Five Theses: CRITIQUE

Critique in the Age of Platforms section heading

The most powerful gravitational waves are created when objects move at very high speeds. At times authority and expertise are understood as the speed at which commentary can be brought to bear on an issue of seeming salience, creating heat through the force of engagement. 

As for us, we sat together at a table in order to generate energy around the study of platforms and to create a collective research agenda: How we might best study how platforms’s force, the ever changing ways that they create and transform markets, concentrate power, scale near instantaneously, and consolidate socialities with distinct geographies and histories? We take the “form” of platform studies both seriously and playfully, just as we do our individual research platform research. Gravity’s effect on heat is to push candle flames up, buoyantly, and similarly our shared effort paradoxically seeks to defy the gravity of all the attention placed on platforms and the pressure-cooker of constant innovation, scholarly production, and critique.

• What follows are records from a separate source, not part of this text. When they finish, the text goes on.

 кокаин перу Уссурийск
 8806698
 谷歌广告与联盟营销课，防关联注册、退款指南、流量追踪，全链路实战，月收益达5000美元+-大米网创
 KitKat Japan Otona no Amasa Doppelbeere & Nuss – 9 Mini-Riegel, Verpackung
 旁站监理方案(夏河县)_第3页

At the same time, mounting crises marshal a sense of “too lateness” and spiraling futures down the technocratic drain, from the blackboxing of labor to the Silicon Valley “prepper” mentality and the drumroll of extinction panics. How do we galvanize and sustain the energy needed to limn the planetary scale—beyond the tunnel visions of innovation and black holes of data accumulation—and, instead, to bear the moral weight of future generations and conviviality with the geographically distant?

We finish where we started: with the physical features and high aspirations of the Institute for Advanced Study where we work. The wall plaques and benchmarks of Great Men demarcate epistemic authority all over its campus grounds. How might we reimagine IAS Director Robert Oppenheimer’s failure to integrate the sciences and humanities as a platform for queer arts of humanistic inquiry?[27] How places and spaces like this platform new styles of social theory that takes account of its biggest formations?

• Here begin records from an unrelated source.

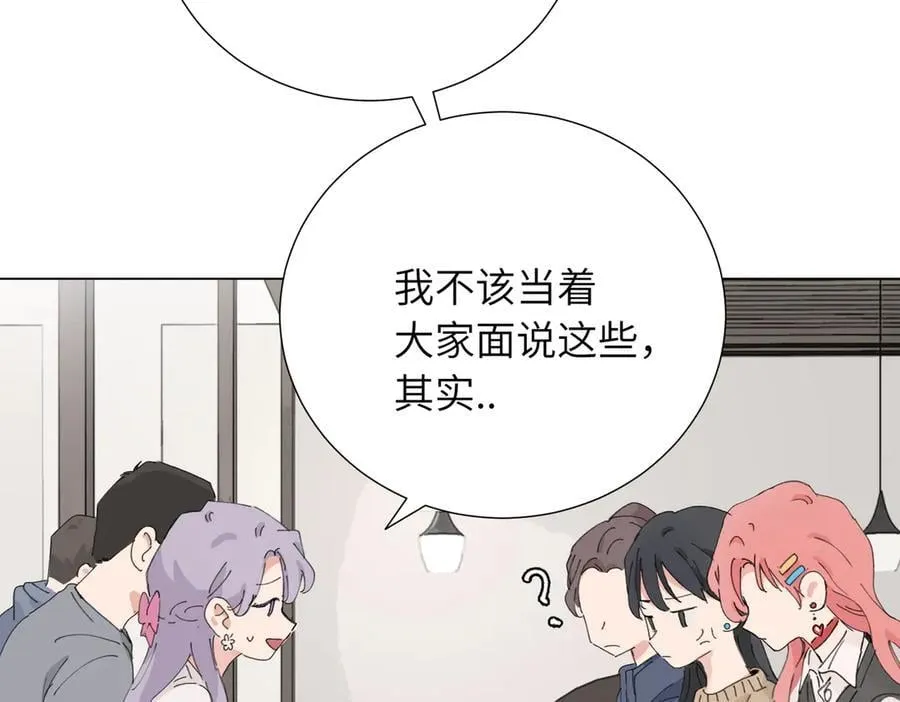第四十三话 和你最亲近8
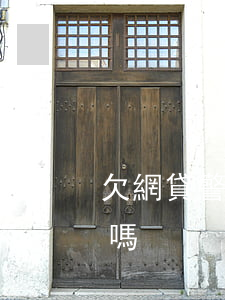 欠網貸警察會抓我嗎(欠網貸犯法嗎警察抓人嗎)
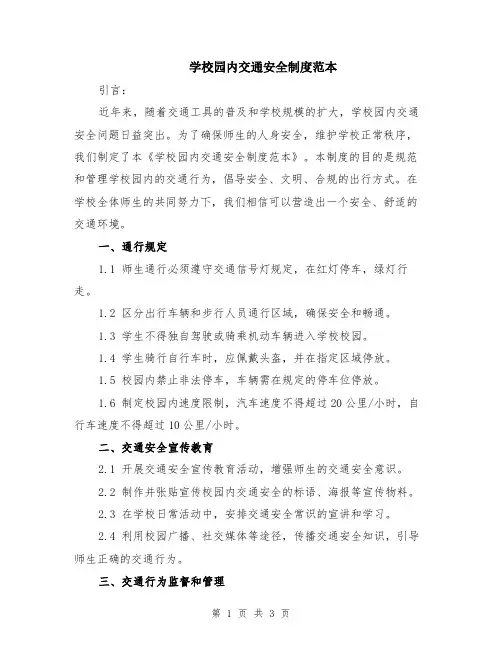 学校园内交通安全制度范本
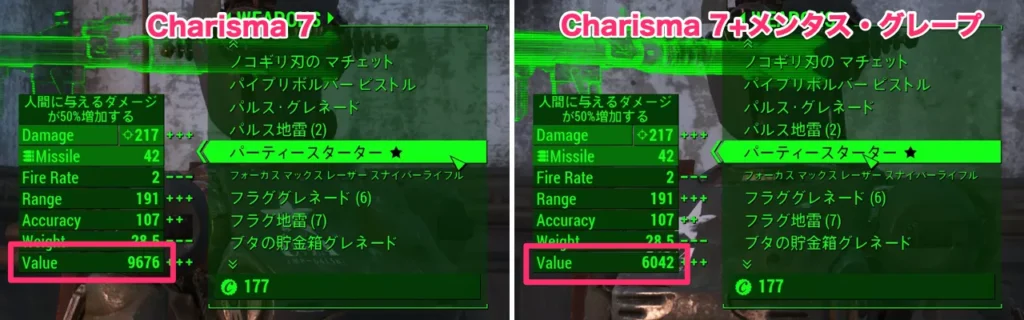 Fallout 4 序盤で手に入れておきたい有能武具7選 3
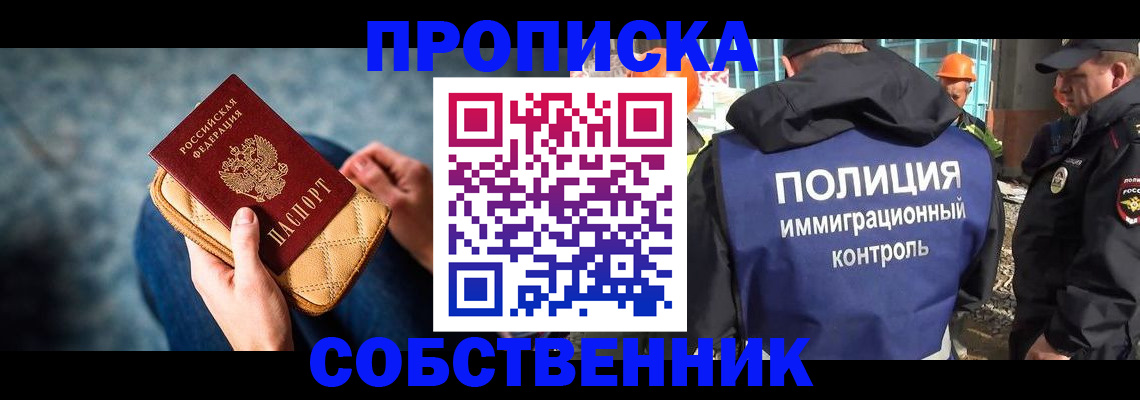 временная регистрация законно в Узловой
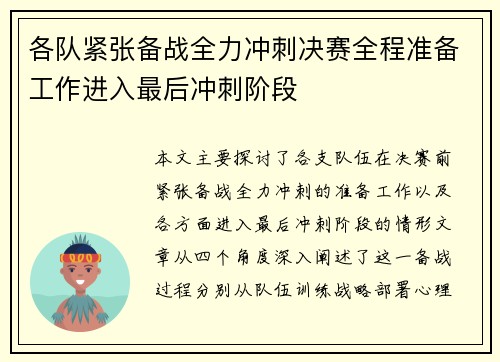 各队紧张备战全力冲刺决赛全程准备工作进入最后冲刺阶段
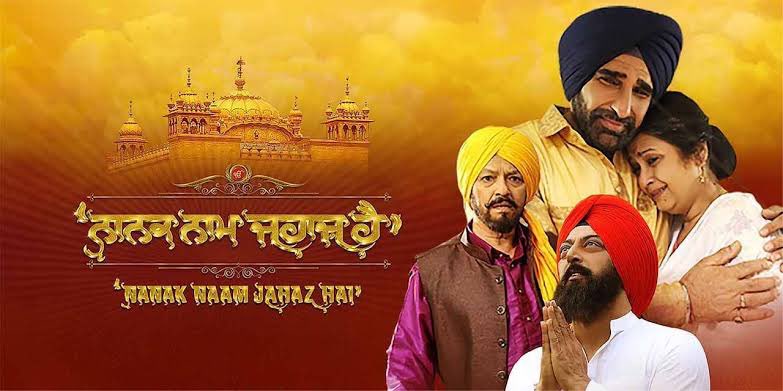 In cinemas from this Friday! Punjabi film Nanak Naam Jahaz Hai is out at Piccadilly Cinema Leicester from this Friday! Advance bookings are open at:

piccadillycinemas.co.uk/PiccadillyCine…

#Nanaknaamjahazhai #punjabi #PunjabiCinema #PunjabiFilm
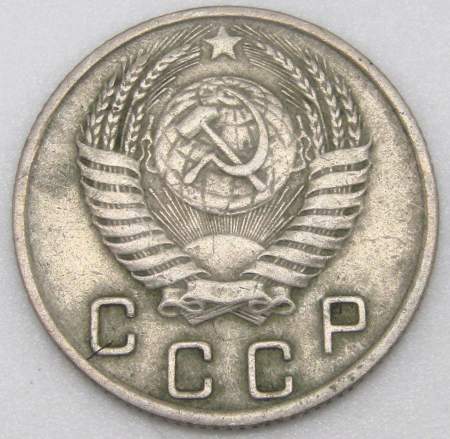 Монета 10 копеек СССР 1950 года﻿ (арт 3)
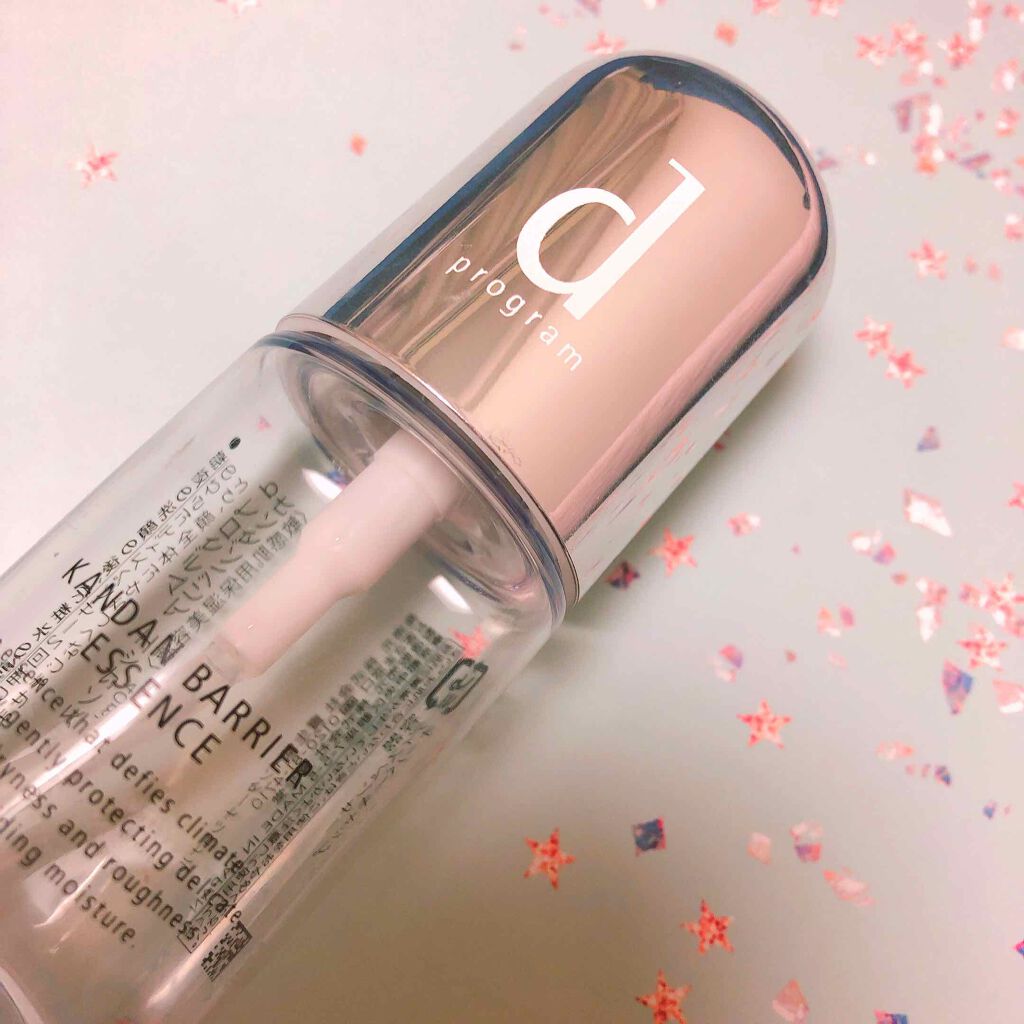 カンダンバリア エッセンス/d プログラム/美容液を使ったクチコミ(1枚目)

In the summer of 1947, in the few months preceding the start of Oppenheimer’s long tenure as Director of IAS, the Bulletin of Atomic Scientists debuted the Doomsday Clock on its cover, to signal how “scientific and technological breakthroughs pose great risk” and demand creativity and commitment to build a safer world.[28] A “platform for dialogue and debate among scientists, policymakers and the public” more than 70 years later, the internationally recognized symbol honors vulnerability while rejecting militarism and the atomic fetish, recalibrating the urgency of disruptive technologies and worlding-in-common concerns (climate change, global pathogens, ethical obligations) with every allegorical reset of the minute hand closer toward midnight. 

Twenty years later Theodor Adorno mobilized a positive nuclear metaphor to describe Walter Benjamin’s intellectual commitments—one that offers an evocative dis/orienting device for platform studies: “Everything which fell under the scrutiny of his words was transformed, as though it had become radioactive. His capacity for continually bringing out new aspects, not by exploding conventions through criticism, but rather by organizing himself so as to be able to relate to his subject-matter in a way that seemed beyond all convention.”[29]

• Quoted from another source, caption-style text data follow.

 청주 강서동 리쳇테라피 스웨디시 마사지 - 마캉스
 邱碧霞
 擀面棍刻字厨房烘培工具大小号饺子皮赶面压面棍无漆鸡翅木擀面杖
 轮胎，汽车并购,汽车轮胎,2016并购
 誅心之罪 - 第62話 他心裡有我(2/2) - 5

The platform needs a Doomsday Clock, and we hope that our five theses can get us part of the way there. We need a scholarship that tells us where we are in space, with an eye towards action. As more and more aspects of life, human and otherwise, are pulled toward platforms, a greater diversity of scholars and stakeholders must turn our attention towards a social theory purpose built to address them. We bring new skills, methods, and techniques to theorize and analyze platforms. In this article we played with gravity as a trope for visualizing and feeling how platforms come together and apart, but also to reflect a felt sense in our bodies that something is bigger than can be borne, and we feel its weight in a visceral way. We can learn to account for these new normative orientations and affective engagements by returning to our five theses.

One, that envisioning platforms as socially symptomatic gets us out of the trap of determinism and offers a new way of intellectually engaging with massively multi-actor systems that selectively pull us in and push us out. Two, that the most attractive and most influential platforms are the most invisible to scholars and are excluded when we talk about platforms, wasting an opportunity to limn how their platforms are socially symptomatic. These are symptoms that are disregarded, and therefore the most ripe for analysis, as they invite us to explain how and why they are pushed to the side. Three, that platforms are now themselves both publics and politics that operate both independently and interdependently with other public and political formations, and we must theorize them that way despite our lack of access to some of their workings if we want to get anywhere close to politics. Four, we must resist the charismatic pull of the platform’s sublime qualities, its arbitrariness and unaccountability coupled with convenience and seeming flatness. And lastly, five, how can we resist the pull of platforms to interpellate us into their logics and terminologies, and what can we learn from specific people, like sex workers, who have very different investments in them from us? 


[27] Halberstam, J. (2011). The Queer Art of Failure. Duke University Press.
[28] How the Bulletin of the Atomic Scientists Got Its Start. (2024). The Bulletin of the Atomic Scientists.
[29] Adorno, T. W. (1981) Prisms. (S. Weber and S. Weber, Trans.). MIT Press. (Original work published 1967) see p. 229.